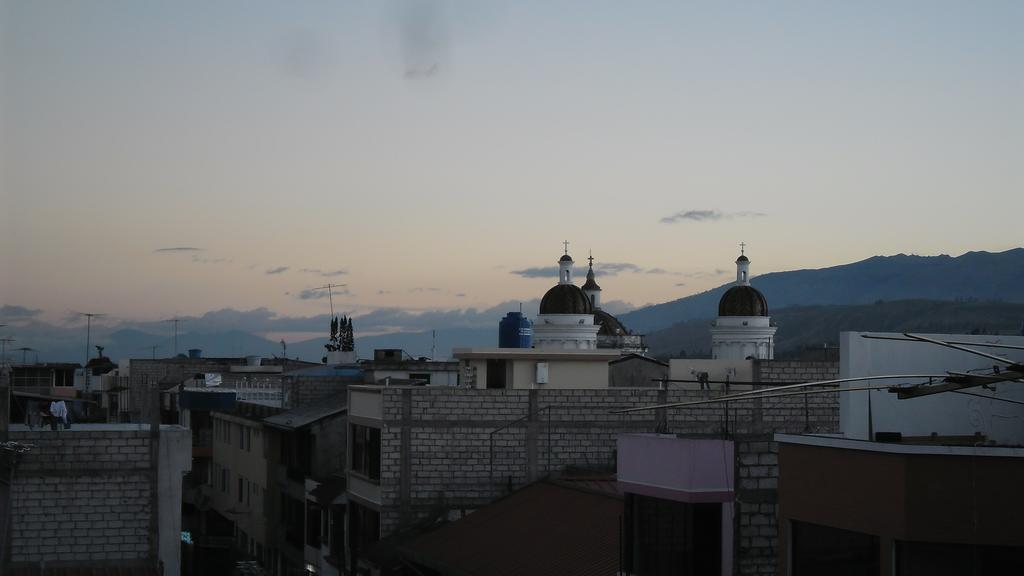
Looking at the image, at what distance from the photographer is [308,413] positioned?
--
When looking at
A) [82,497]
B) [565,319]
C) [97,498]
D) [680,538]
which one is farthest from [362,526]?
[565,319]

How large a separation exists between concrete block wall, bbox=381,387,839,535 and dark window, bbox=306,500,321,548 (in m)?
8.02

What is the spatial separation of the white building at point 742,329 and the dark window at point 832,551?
--
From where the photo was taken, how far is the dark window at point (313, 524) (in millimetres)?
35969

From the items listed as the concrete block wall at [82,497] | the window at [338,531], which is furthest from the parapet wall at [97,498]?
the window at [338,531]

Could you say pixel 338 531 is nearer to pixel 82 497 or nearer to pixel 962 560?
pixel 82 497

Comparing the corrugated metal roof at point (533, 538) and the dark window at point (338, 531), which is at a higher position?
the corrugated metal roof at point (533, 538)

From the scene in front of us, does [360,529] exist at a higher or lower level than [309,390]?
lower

■ **Instructions for the task**: Return every line of the data above that contains the word "higher". Copy each of those lines in full.

■ **Answer**:
Comparing the corrugated metal roof at point (533, 538) and the dark window at point (338, 531), which is at a higher position?
From the scene in front of us, does [360,529] exist at a higher or lower level than [309,390]?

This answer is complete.